:: WHAT TO WORK ON ::
1. Reproduce the passage of the essay on Ugly American travel habits starting at "I’ve spent the" and ending at "I was wrong.", without altering a word.
2. In the essay on Ugly American travel habits, what pastry does the writer recall eating in Chartres, France?
3. Carry the essay on Ugly American travel habits further, picking up after its final sentence.

:: DOCUMENT SEGMENT ::

■ ■ ■

I’ve spent the last several weeks traveling around the Mediterranean on a program called Semester at Sea, and for some reason I expected everyone on the ship would be liberal-minded and spontaneous and totally respectful of other cultures, much like my friends back home. But alas, I was wrong.
I’m surrounded by Ugly Americans.
I’ve become trained in spotting and avoiding such creatures for fear of being branded one myself, and I’ve learned that there are certain identifiable traits. If you don’t want to become an Ugly American, avoid the following common behaviors:
1. Speaking to everyone in English. Now this may be obvious, but I am amazed by how many people don’t even try simple words or phrases in foreign tongues. The common excuse I hear is “I don’t want to sound stupid.” Well you know what? You sound more stupid shouting “DOOO YOUUUU TAKE AMMEEEERICAN EXPREEEESSS” to the tiny Italian shopkeeper than you ever could trying to pronounce “Ciao.”
2. Never trying street/traditional foods. For me, at least, food is an essential part of travel. I still remember the exquisite almond croissant I ate in Chartres, France more than seven years ago, and the scrumptious blackberry gelato I had in Paris four years later. And street food can be some of the cheesiest, greasiest, most satisfying food around, especially if you’ve had a couple of drinks. So go ahead, try that kebab in Bulgaria; I did, and sure, I got food poisoning and slept forty hours straight and missed my first day in Istanbul, but do I regret it? Well, maybe a little, but it’s an experience I will — unfortunately — never forget.
3. Going everywhere in a large group. Look, large groups attract attention, and a lot of that is unwanted. Especially if you’re speaking loudly in English (see number one), people are going to know you’re American and they’re going to know you have money to spend. You will get suckered into buying hideous t-shirts and coffee mugs and magnets, and no one back home is going to be too impressed. So go it alone! As a woman, I’ve always been warned about wandering alone in foreign countries, but I’ve found that people bother me a lot less when I’m by myself, presumably because I look more like a local. Plus, you won’t have to compromise with dumb friends.

■ ■ ■

:: DATA FOR ANALYSIS ::
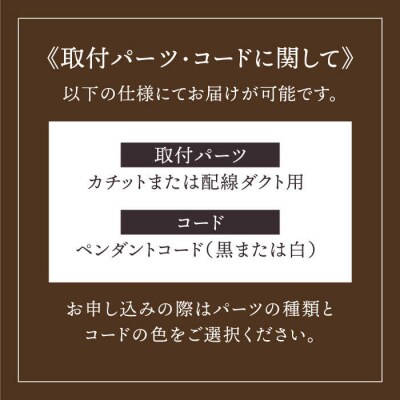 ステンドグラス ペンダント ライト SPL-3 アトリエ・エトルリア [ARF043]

■ ■ ■

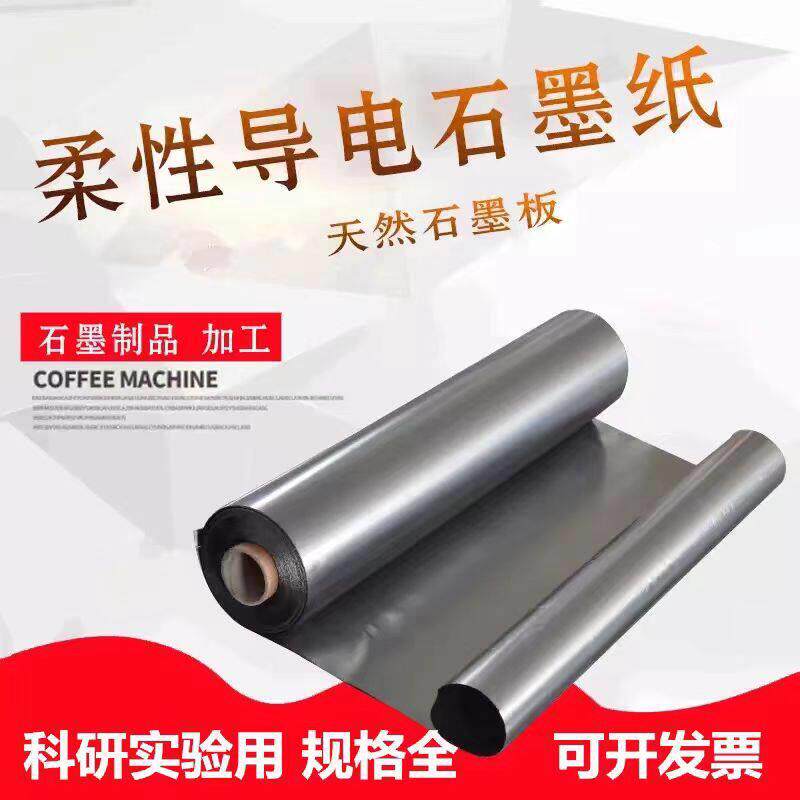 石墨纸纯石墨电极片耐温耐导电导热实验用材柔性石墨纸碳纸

■ ■ ■

:: PER-TASK OUTPUTS ::
1.
I’ve spent the last several weeks traveling around the Mediterranean on a program called Semester at Sea, and for some reason I expected everyone on the ship would be liberal-minded and spontaneous and totally respectful of other cultures, much like my friends back home. But alas, I was wrong.

2. An almond croissant.

3.
4. Not bothering to research the countries you visit. I’ve had several people ask me if it’s safe to drink the water in Greece. Greece! The Greeks invented plumbing, for God’s sake, yes it’s safe to drink the water. Many couldn’t point out Croatia on a map even though it was fourth on our itinerary, and I had to keep correcting people who insisted that we were going to Bolivia, not Bulgaria. Different continent, friend.
5. Wearing fanny packs. I don’t care what you’ve been told, I don’t care how ironic/hipster you think you’re being, and I don’t care if it’s the most expensive North Face fanny backpack money could buy, you don’t look cool. You look like a tourist. No self-respecting European would ever wear one of those things, unless of course it was one of those trendy leather belts with the coin purses attached. Those could be acceptable, as long as you wear it with the right kind of swagger.
The world is smaller than ever, and more and more Americans are getting the chance to travel internationally. So next time you find yourself in a foreign country, leave the Ugly American behavior at home. And the fanny pack — you’re embarrassing me.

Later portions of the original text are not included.